» **WHAT THE TASK ASKS**:
Your answer must be an exact copy of the records below, with no pictures in it.

» **SUPPLIED RECORDS**:
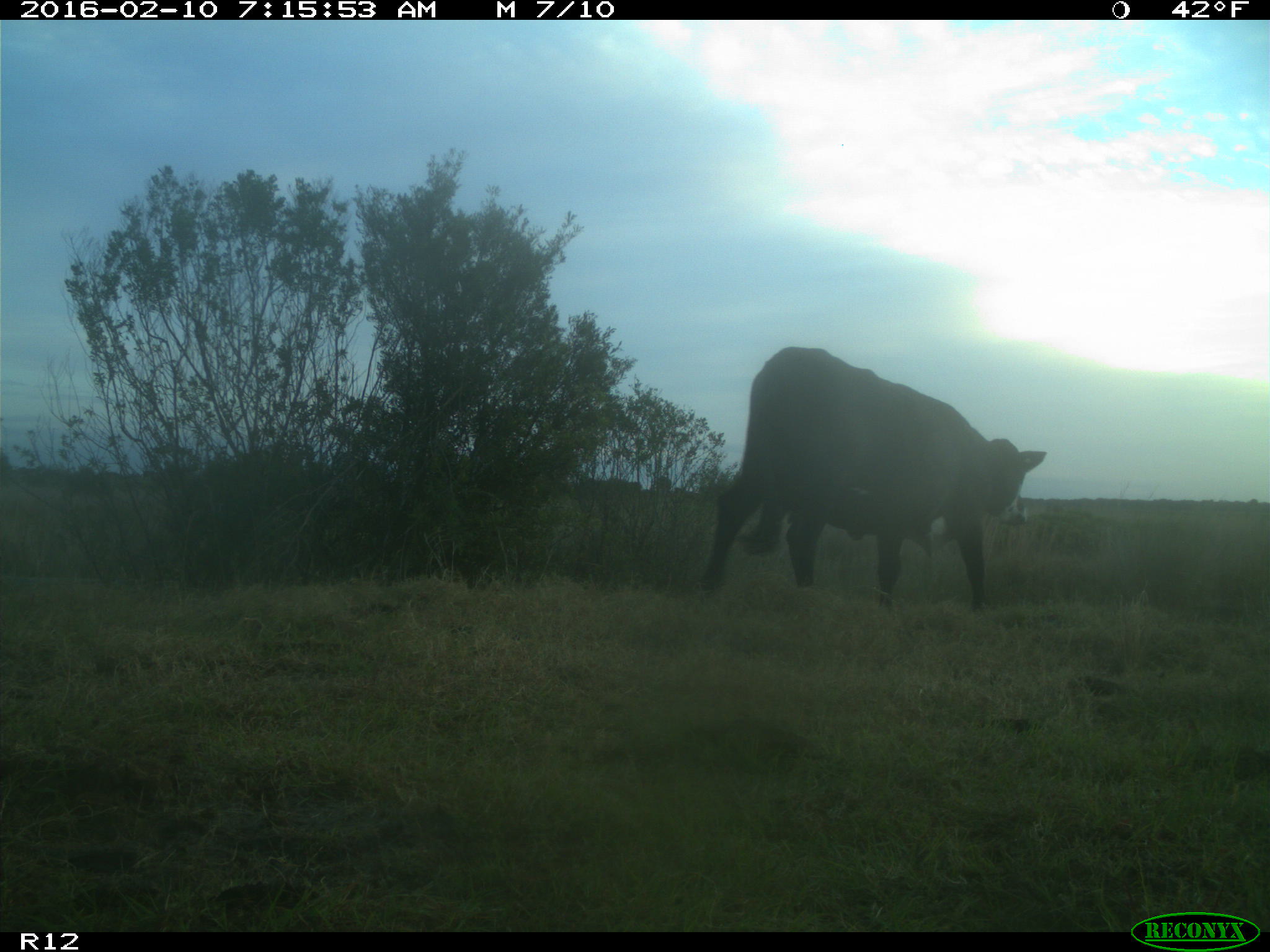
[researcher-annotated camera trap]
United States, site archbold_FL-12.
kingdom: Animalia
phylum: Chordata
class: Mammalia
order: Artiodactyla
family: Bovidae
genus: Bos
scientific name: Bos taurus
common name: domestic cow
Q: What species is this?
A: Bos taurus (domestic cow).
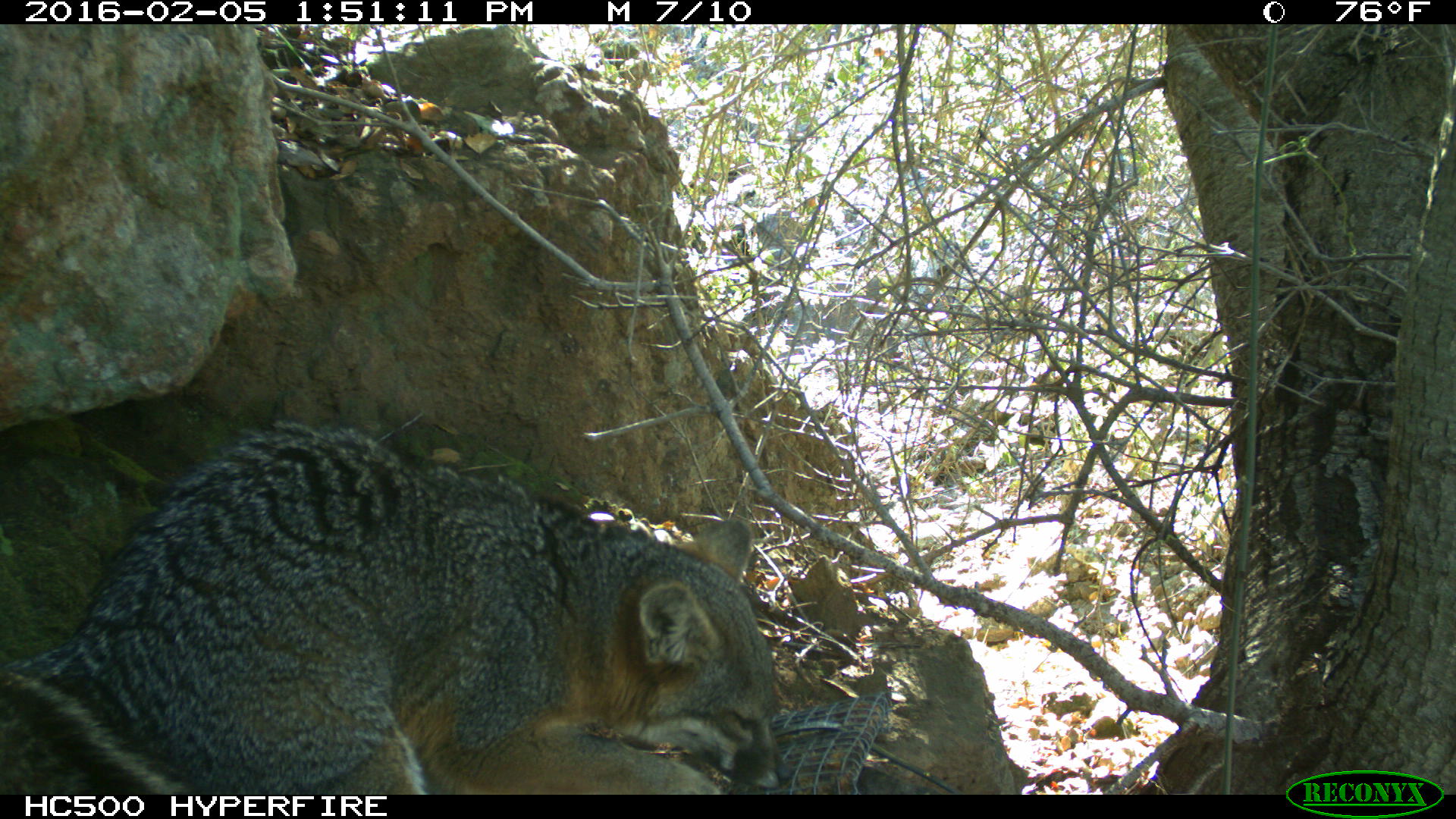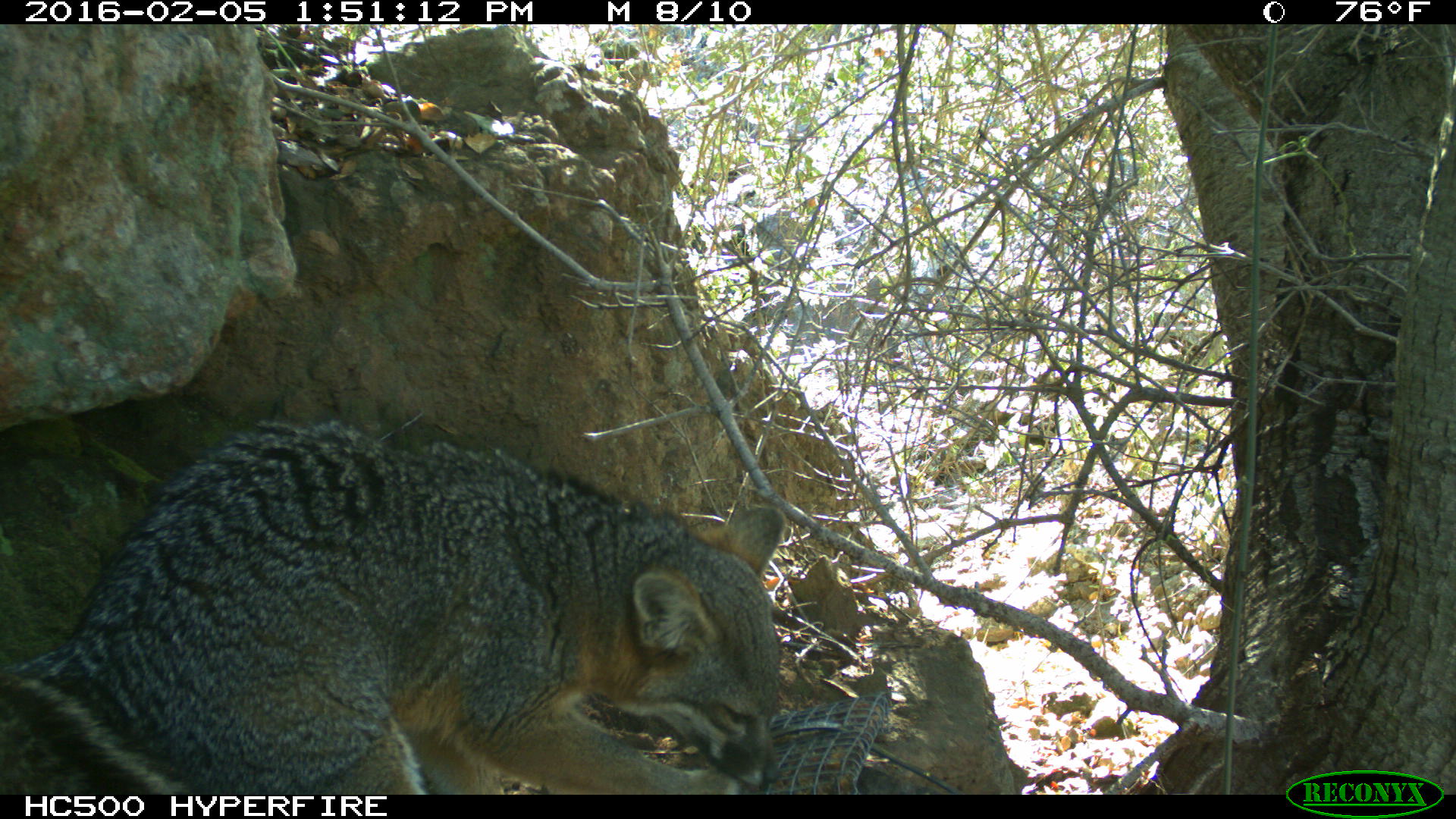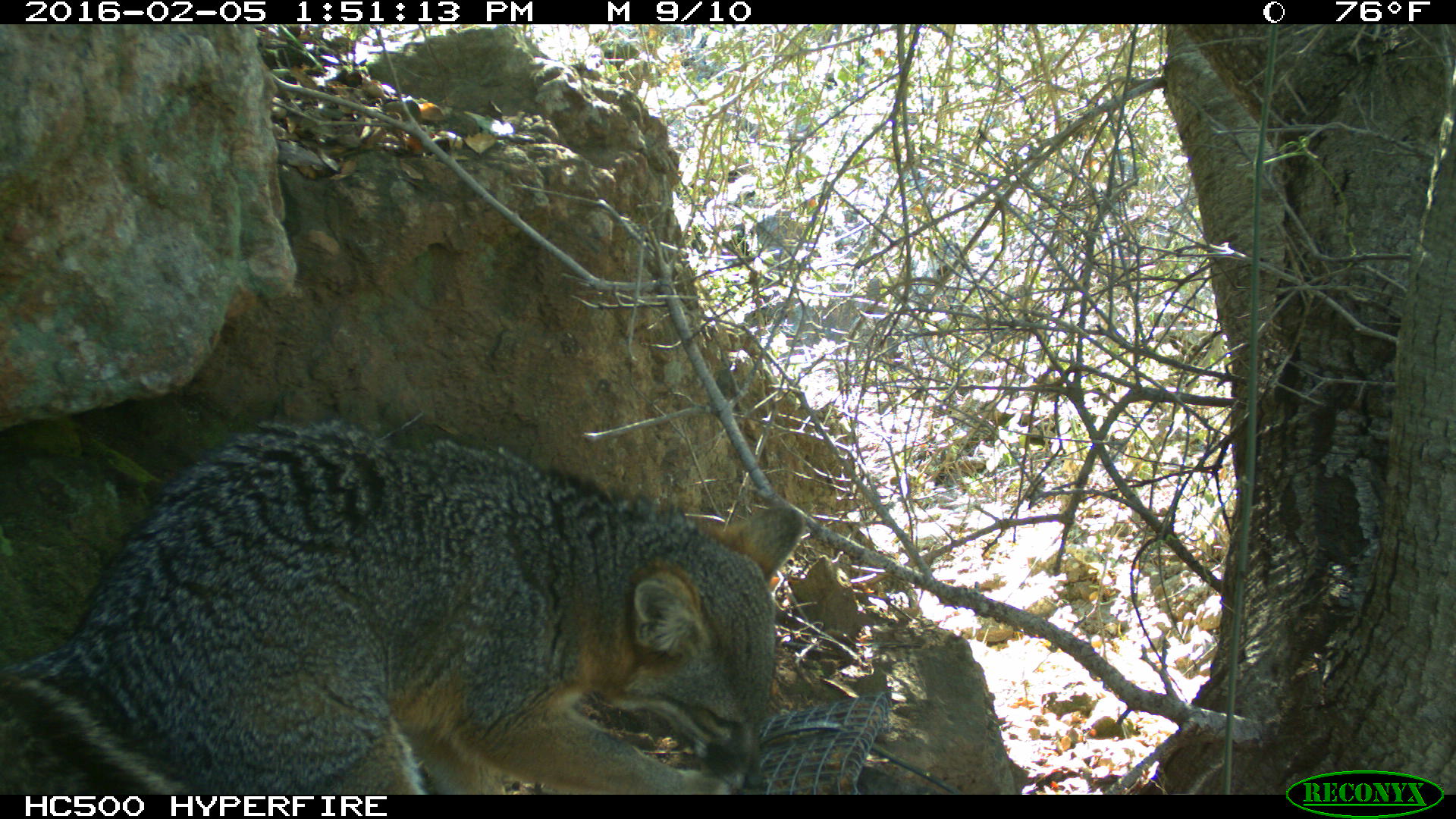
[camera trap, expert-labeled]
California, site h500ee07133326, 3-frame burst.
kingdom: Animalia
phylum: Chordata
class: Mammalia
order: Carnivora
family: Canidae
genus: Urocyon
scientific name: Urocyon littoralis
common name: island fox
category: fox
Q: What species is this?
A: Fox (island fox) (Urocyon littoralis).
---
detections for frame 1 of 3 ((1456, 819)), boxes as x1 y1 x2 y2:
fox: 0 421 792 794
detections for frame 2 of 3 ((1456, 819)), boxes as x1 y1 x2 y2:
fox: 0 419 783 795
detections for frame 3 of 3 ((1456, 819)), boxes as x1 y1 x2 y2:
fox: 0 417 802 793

» **OUTPUT BELOW**:
[researcher-annotated camera trap]
United States, site archbold_FL-12.
kingdom: Animalia
phylum: Chordata
class: Mammalia
order: Artiodactyla
family: Bovidae
genus: Bos
scientific name: Bos taurus
common name: domestic cow
Q: What species is this?
A: Bos taurus (domestic cow).
[camera trap, expert-labeled]
California, site h500ee07133326, 3-frame burst.
kingdom: Animalia
phylum: Chordata
class: Mammalia
order: Carnivora
family: Canidae
genus: Urocyon
scientific name: Urocyon littoralis
common name: island fox
category: fox
Q: What species is this?
A: Fox (island fox) (Urocyon littoralis).
---
detections for frame 1 of 3 ((1456, 819)), boxes as x1 y1 x2 y2:
fox: 0 421 792 794
detections for frame 2 of 3 ((1456, 819)), boxes as x1 y1 x2 y2:
fox: 0 419 783 795
detections for frame 3 of 3 ((1456, 819)), boxes as x1 y1 x2 y2:
fox: 0 417 802 793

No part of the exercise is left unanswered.